A poster for the 1959 film adaption of Ben-Hur starring Charlton Heston. Costing more than $15 million, the epic became famous for its scenes depicting the climatic chariot race and naval battles. The film easily recouped its production costs and is ranked 72nd on the list of the American Film Institute’s Top 100 Great American Films. (loc)
Touring the Battlefield
The best place to start touring the Monocacy battlefield is at the National Park Service Visitor Center, located at 5201 Urbana Pike, Frederick, Maryland 21704. Visitors should pick up one of the park’s maps. This book does repeat some of the park’s stops, but it adds some of its own, as well. Inside the visitor center on the ground floor are rest rooms, a water fountain, and a bookstore. An excellent gallery upstairs includes a fiber-optics map that portrays the fighting on July 9, 1864.
GPS: 39°22’625” N, 77°23’737” W
TOUR STOP 1: Monocacy Battlefield Visitor Center
This area looks much the same as it did in 1864: open, rolling countryside. On July 9, 1864, this became the staging area for Maj. Gen. Stephen D. Ramseur’s division of Confederate infantry for its attacks against the Federal skirmish line that took shelter near the Monocacy Junction of the Baltimore & Ohio Railroad. The single cannon next to the visitor center approximately marks the location of some of the artillery belonging to Lt. Col. William Nelson, whose battalion included the first Confederate cannons to fire during the battle. Leading from the parking lot is a quick loop trail that brings you down to the location of the Federal skirmish line along the railroad tracks. Please do not cross the railroad tracks as the line is still very active with freight trains.
In your car, turn left onto the Urbana Pike and drive 0.31 miles. Turn to your right onto the National Park access road to the Best farm. Follow the road to the par
king area.
GPS: 39°22’14’1” N, 77°23’55’0” W
TOUR STOP 2: Best Farm
The main home of the Best farm dates to the very late eighteenth century and was owned by the Vincendiere family—French refugees who fled Saint-Domingue (modern Haiti) during the Haitian Revolution. Settling outside of Frederick, the Vincendieres named their home L’Hermitage. They brought along some of their slaves from Haiti, and evidence points to the Vincendieres as being ruthless slave masters—a man traveling by the property in the early nineteenth century wrote that, from the Georgetown Pike (modern Urbana Pike) he could see “farm instruments of torture, stocks, whips, etc.” The National Park Service has recently, through archaeology, unearthed a row of slave houses near the Urbana Pike.
Opened in 2007 to replace a previous contact station, the Monocacy National Battlefield Visitor Center is the best place to start one’s trip around the battlefield. Exhibits such as Lew Wallace’s coat (right) adorn the walls. (cm)(cm)

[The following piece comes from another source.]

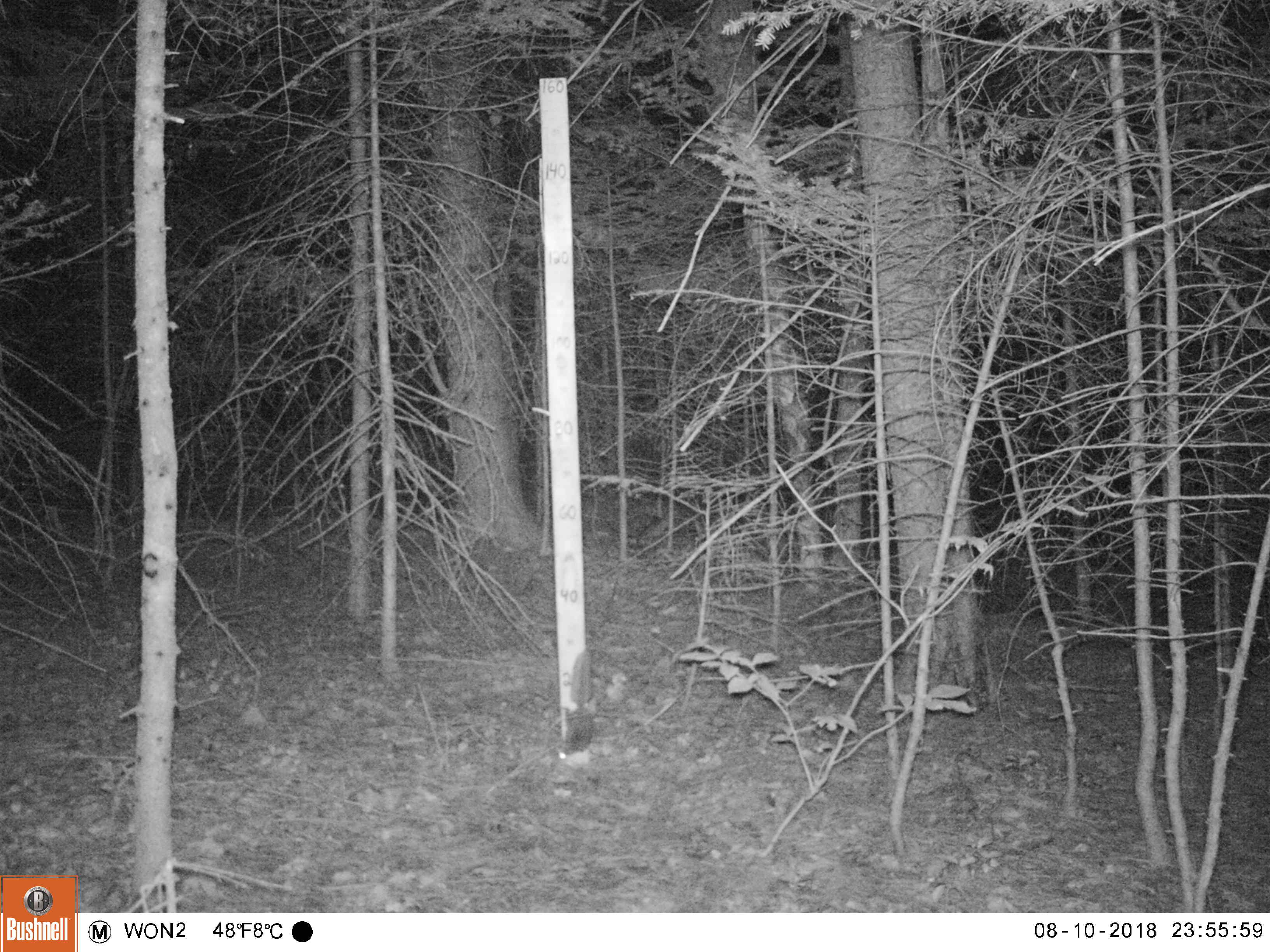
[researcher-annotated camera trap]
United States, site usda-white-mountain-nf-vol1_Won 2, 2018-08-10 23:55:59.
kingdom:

During the Civil War, the Best family lived on the property, from whom it gets its name today, but they did not own the land or home; rather, they rented from Charles E. Trail, who lived in nearby Frederick. In 1862, during the Maryland campaign that culminated at the battle of Antietam, a copy of Gen. Robert E. Lee’s Special Orders 191 were lost on the Best farm and subsequently discovered by Union soldiers from the 27th Indiana Infantry.

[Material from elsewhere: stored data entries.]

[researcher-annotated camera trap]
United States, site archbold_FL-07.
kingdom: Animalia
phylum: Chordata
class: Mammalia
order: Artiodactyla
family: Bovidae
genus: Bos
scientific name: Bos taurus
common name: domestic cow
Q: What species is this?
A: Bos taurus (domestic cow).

On July 9, 1864, Confederates used the Best farm as both an emplacement for artillery pieces as well as a nest for sharpshooters. The cannon near the main home represents a section of Cpt. John Massie’s Fluvanna Artillery. Union gunners in the Baltimore Light Artillery opened fire on the Confederate sharpshooters located on the Best farm, burning down a barn (see Chapter Seven).